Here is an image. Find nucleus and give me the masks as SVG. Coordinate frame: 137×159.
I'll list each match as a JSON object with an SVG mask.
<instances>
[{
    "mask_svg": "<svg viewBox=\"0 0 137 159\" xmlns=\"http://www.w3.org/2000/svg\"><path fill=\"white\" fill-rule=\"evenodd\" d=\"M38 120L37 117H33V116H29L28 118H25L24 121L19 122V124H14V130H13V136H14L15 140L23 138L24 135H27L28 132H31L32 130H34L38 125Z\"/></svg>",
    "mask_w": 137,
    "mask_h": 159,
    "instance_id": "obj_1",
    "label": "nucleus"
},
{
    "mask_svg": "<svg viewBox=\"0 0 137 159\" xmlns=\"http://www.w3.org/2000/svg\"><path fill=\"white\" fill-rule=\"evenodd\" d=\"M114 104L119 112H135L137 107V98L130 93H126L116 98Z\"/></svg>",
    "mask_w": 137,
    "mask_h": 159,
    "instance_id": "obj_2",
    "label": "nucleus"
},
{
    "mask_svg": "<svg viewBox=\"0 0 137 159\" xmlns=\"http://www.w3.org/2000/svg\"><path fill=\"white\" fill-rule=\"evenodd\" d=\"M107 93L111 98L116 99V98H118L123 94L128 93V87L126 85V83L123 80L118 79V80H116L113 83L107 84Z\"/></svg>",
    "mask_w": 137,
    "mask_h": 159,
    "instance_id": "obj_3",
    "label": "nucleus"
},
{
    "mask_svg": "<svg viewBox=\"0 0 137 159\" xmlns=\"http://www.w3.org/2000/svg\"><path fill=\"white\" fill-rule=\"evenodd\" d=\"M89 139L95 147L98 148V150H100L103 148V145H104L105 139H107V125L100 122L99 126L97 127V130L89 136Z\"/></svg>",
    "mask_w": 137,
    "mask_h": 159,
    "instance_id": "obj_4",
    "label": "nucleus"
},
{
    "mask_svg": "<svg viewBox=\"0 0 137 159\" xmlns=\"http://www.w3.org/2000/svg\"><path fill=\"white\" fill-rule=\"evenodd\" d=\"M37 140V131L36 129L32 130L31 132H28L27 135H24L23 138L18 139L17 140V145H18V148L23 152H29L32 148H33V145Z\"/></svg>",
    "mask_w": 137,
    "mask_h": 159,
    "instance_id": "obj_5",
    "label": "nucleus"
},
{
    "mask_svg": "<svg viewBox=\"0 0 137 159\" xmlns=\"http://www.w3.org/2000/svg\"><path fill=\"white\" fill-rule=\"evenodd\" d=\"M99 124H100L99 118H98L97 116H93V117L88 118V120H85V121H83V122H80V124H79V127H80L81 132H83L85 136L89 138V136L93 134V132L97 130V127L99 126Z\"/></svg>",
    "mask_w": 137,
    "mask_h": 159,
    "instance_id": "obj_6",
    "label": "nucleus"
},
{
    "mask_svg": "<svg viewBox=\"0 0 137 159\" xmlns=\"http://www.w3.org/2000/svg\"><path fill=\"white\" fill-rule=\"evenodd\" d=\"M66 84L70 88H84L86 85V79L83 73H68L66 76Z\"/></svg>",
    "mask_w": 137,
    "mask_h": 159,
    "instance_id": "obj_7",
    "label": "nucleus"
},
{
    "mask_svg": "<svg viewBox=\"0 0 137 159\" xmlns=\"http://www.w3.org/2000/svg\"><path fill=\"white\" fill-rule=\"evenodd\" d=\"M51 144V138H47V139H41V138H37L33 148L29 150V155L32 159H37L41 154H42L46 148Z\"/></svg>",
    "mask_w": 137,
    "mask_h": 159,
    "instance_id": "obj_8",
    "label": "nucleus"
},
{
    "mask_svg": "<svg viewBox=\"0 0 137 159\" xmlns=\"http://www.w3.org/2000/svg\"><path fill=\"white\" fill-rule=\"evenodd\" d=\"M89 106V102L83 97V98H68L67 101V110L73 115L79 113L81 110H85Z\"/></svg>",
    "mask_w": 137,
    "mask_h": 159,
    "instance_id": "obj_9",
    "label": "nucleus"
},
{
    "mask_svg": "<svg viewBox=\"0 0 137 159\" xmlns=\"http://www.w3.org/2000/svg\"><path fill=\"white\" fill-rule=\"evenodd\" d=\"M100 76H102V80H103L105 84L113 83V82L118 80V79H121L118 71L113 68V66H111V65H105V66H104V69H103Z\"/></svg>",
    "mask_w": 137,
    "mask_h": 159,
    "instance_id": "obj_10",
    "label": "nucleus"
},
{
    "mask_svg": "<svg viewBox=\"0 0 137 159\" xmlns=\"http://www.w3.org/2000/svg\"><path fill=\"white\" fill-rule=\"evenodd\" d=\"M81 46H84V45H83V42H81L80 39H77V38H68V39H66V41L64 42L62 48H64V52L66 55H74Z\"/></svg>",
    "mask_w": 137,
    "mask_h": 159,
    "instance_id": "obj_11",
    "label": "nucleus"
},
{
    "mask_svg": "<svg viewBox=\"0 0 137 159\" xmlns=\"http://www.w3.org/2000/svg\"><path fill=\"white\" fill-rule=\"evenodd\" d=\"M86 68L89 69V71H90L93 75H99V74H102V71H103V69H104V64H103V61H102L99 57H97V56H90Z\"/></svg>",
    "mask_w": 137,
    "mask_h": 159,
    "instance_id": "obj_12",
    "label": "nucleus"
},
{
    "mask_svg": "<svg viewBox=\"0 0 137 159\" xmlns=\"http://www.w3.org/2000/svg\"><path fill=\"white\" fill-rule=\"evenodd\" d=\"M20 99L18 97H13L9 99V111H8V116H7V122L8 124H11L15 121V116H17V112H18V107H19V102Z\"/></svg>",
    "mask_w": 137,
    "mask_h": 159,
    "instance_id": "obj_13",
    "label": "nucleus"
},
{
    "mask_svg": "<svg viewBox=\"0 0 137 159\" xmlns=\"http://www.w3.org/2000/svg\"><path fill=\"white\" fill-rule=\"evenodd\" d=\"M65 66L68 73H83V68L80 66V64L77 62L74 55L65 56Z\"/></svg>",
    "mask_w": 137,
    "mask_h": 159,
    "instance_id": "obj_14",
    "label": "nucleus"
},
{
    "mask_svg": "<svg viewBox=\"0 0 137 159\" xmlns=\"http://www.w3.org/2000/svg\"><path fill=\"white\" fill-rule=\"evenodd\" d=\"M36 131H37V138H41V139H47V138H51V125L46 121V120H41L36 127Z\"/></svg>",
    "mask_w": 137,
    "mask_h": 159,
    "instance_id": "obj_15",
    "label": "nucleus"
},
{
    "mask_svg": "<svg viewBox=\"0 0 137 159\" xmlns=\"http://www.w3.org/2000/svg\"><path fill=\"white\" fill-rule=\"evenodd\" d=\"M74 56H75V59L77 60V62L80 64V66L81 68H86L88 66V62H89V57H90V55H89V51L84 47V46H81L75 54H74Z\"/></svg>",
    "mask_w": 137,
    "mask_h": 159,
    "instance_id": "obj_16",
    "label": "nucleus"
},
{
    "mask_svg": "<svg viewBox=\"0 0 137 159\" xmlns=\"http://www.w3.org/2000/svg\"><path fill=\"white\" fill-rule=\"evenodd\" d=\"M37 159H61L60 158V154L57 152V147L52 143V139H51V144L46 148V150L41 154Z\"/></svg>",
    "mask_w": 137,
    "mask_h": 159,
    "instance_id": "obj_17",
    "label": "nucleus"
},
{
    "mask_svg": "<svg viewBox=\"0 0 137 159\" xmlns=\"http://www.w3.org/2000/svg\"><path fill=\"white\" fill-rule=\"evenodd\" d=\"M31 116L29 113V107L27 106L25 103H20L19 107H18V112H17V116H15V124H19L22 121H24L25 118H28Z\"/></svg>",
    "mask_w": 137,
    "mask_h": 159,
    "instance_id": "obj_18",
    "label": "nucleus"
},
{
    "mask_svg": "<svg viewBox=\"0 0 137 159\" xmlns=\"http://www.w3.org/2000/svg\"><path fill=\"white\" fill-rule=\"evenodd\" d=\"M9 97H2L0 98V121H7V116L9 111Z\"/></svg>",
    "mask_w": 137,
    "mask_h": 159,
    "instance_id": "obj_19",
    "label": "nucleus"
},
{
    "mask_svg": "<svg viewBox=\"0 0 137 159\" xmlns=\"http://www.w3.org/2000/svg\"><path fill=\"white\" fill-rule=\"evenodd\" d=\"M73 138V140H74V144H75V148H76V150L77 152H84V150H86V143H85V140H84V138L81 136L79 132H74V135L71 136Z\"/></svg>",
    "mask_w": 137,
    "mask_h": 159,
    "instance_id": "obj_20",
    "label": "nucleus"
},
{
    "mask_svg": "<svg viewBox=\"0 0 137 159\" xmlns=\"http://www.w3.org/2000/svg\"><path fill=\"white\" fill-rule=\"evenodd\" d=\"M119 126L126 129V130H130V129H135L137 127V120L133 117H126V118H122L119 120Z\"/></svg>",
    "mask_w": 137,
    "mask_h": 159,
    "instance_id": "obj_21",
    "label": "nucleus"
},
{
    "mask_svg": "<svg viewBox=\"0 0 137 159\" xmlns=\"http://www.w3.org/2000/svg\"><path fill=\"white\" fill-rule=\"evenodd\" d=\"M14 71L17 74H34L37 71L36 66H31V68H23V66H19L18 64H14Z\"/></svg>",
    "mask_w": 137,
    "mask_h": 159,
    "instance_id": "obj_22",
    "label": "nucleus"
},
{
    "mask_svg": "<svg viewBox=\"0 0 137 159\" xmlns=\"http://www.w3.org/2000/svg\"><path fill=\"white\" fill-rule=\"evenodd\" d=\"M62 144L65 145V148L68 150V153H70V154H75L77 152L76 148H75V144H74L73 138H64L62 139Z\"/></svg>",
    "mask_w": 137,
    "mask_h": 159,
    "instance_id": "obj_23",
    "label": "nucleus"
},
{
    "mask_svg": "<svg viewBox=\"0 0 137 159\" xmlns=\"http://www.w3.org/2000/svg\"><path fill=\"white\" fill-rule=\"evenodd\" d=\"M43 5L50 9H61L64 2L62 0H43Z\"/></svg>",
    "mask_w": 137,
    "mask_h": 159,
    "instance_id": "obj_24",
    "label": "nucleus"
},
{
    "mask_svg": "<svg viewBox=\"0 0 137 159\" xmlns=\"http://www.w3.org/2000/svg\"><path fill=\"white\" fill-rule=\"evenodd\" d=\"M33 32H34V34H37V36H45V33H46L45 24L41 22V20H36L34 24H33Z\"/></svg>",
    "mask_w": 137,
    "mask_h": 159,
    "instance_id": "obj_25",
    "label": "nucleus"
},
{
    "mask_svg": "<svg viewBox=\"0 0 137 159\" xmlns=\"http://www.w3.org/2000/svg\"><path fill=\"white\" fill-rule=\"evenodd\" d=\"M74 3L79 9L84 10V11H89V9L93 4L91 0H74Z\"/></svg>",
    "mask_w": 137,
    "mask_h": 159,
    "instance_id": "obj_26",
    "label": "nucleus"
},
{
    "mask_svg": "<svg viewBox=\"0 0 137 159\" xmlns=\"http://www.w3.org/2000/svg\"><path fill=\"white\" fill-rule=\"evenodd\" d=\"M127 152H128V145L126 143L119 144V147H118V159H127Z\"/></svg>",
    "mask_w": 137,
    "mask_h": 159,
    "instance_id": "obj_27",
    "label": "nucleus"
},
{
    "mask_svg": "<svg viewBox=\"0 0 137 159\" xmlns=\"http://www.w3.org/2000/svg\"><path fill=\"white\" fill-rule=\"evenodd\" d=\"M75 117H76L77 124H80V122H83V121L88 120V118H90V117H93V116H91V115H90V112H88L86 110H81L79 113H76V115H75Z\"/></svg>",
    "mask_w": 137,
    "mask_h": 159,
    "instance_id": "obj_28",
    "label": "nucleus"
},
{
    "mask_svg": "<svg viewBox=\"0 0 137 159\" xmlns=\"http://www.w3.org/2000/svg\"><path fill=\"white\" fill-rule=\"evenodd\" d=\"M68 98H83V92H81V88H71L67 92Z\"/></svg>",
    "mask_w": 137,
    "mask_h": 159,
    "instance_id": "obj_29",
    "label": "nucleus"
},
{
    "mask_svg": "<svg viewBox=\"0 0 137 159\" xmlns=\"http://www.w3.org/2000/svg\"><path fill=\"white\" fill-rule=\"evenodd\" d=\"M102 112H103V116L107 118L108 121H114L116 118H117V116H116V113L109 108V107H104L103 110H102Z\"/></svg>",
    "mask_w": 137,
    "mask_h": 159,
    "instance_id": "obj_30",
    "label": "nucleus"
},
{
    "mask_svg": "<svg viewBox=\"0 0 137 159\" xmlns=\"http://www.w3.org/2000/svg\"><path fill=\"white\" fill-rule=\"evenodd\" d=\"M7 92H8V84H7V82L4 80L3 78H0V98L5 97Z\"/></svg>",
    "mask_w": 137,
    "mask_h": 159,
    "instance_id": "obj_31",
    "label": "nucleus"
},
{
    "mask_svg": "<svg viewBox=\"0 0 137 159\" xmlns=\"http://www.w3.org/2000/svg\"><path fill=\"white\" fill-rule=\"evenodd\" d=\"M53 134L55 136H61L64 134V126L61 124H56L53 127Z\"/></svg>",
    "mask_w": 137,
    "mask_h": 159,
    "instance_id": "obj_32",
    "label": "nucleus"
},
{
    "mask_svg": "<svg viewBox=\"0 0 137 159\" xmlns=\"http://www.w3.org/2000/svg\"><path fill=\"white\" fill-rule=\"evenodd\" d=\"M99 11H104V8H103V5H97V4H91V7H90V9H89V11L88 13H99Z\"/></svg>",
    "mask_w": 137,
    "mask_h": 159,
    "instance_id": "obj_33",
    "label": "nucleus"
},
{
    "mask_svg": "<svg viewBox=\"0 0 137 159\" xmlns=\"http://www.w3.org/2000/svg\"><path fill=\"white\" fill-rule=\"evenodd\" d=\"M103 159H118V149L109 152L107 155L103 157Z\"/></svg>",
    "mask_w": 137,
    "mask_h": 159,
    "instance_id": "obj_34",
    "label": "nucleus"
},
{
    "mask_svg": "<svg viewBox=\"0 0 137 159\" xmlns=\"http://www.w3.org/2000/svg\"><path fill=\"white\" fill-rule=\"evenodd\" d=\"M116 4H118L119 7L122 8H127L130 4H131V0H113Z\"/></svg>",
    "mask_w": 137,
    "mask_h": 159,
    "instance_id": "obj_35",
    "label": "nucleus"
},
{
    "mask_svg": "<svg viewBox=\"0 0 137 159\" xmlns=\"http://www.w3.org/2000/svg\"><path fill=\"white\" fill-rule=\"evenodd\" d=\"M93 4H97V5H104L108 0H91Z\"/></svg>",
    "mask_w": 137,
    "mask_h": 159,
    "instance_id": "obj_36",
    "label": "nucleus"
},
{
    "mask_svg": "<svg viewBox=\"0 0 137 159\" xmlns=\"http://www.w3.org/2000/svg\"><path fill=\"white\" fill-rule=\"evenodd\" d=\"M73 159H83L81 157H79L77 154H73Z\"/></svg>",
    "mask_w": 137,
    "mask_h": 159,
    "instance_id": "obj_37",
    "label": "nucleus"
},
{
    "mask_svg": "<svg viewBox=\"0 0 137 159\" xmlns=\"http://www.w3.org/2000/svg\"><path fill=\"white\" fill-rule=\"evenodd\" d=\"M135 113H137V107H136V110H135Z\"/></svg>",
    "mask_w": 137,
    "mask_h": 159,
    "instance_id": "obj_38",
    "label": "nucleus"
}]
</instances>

══════════

Task brief:
Copy the records above verbatim, from the first line through the line containing "120L37 117H33V116H29L28 118H25L24", including both of those lines.

Exercise output:
Here is an image. Find nucleus and give me the masks as SVG. Coordinate frame: 137×159.
I'll list each match as a JSON object with an SVG mask.
<instances>
[{
    "mask_svg": "<svg viewBox=\"0 0 137 159\" xmlns=\"http://www.w3.org/2000/svg\"><path fill=\"white\" fill-rule=\"evenodd\" d=\"M38 120L37 117H33V116H29L28 118H25L24 121L19 122V124H14V130H13V136H14L15 140L23 138L24 135H27L28 132H31L32 130H34L38 125Z\"/></svg>",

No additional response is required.